Egg donation is the donation of cells produced by the ovaries each month for the further use of the childless couple. It is painless, quick – basically, they are taking from you what already goes to waste every month.
Here is how the procedure goes (step by step):
- The woman is screened: 1) questionnaire; 2) appearance; 3) tests;
- The cycles of the egg donor and the recipient (mother-to-be) are synchronised.
At the same time, both women will be prepared: you will receive an estrogen boost to ovulate more actively and the mother-to-be will receive an endometrium preparation for the egg donation. During this period, you will need to visit the clinic – for ultrasound scans, blood and urine tests, examinations, and if you live nearby – and injections of hormones can do here.

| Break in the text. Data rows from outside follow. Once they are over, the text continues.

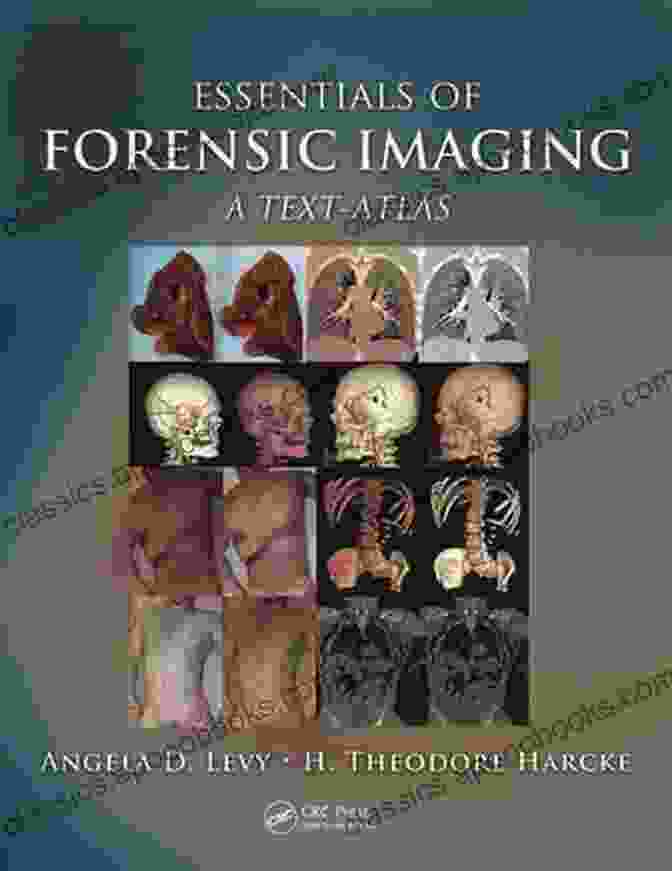 Essentials Of Forensic Imaging Text Atlas Book Cover Essentials Of Forensic Imaging: A Text Atlas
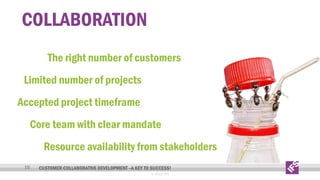 COLLABORATION
The right number of customers
Limited number of projects
Accepted project timeframe
Core team with clear mandate
Resource availability from stakeholders
10

CUSTOMER COLLABORATIVE DEVELOPMENT –A KEY TO SUCCESS!
© 2013 IFS

 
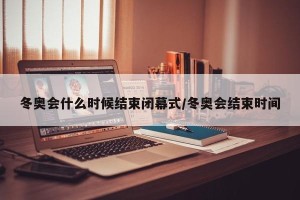 冬奥会什么时候结束闭幕式/冬奥会结束时间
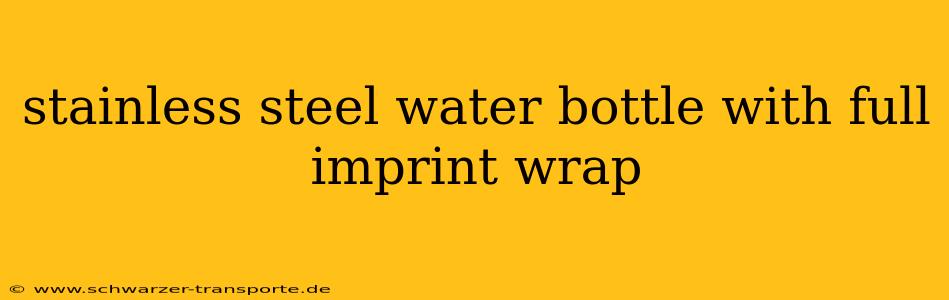 stainless steel water bottle with full imprint wrap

You will be reimbursed all your transport costs at the clinic.
A thin tube through your vagina sucks in, like a hoover, the eggs that your body has prepared to release this month. And literally straight away you are ready to go home.

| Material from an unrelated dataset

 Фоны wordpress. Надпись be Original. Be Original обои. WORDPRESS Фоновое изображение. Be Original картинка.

Examination before egg donation
An examination before egg donation is one of its advantages. Your health will be checked backwards and forwards in the best laboratories by advanced specialists – completely free of charge. In other circumstances, such services would cost you tens of thousands of hryvnias. You will be examined for all kinds of infections and viruses, cancer, diseases of internal organs and genetic abnormalities, you’ll find out your general state of health, blood group, risks, and so on.

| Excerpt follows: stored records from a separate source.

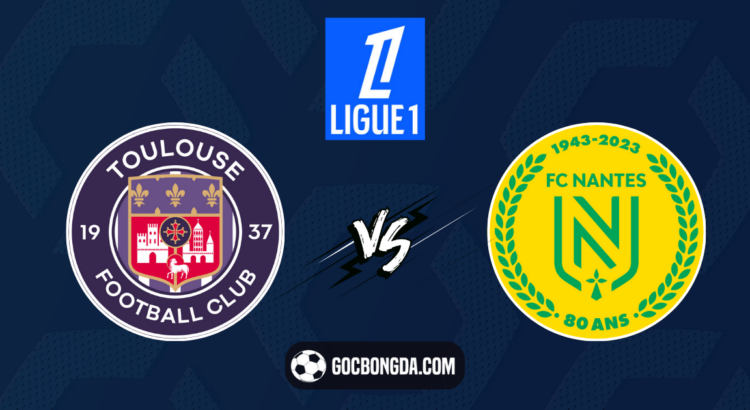 nhan dinh soi keo toulouse vs nantes 22h00 ngay 18 8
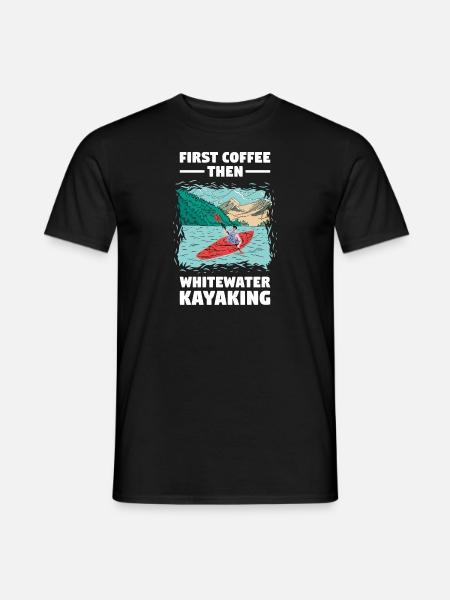 First Coffee Then Whitewater Kayaking - Men's T-Shirt - black
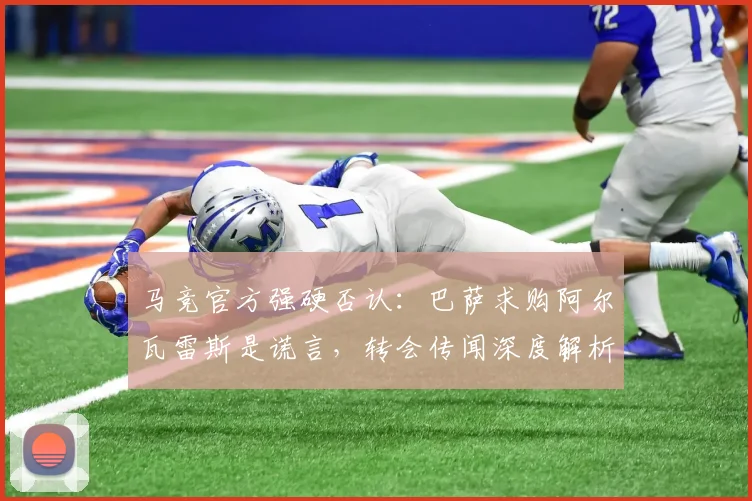 马竞官方强硬否认：巴萨求购阿尔瓦雷斯是谎言，转会传闻深度解析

Here is just a sample list of tests for an egg donor:
- a general health report from a general practitioner;
- tests for all types of viruses, including HIV and hepatitis (withstand the necessary incubation periods);
- Bacterioscopy from the three ducts (vagina, cervical canal, urethra);
- Cervical smear cytology;
- Detection of antispermatic and antiphospholipid antibodies;
- General ultrasound;
- Blood tests, including blood coagulation, both general and detailed;
- Endometrial biopsy;
- blood tests for hormones: progesterone, prolactin, folitropin, testosterone, lutropin, estradiol, cortisol, thyroxine, triiodothyronine, thyrotropin, somatotropin;
- screening for urogenital infections;
- TORCH test;
- genetic markers;
- examinations by specialist doctors: gynaecologist, general practitioner, etc.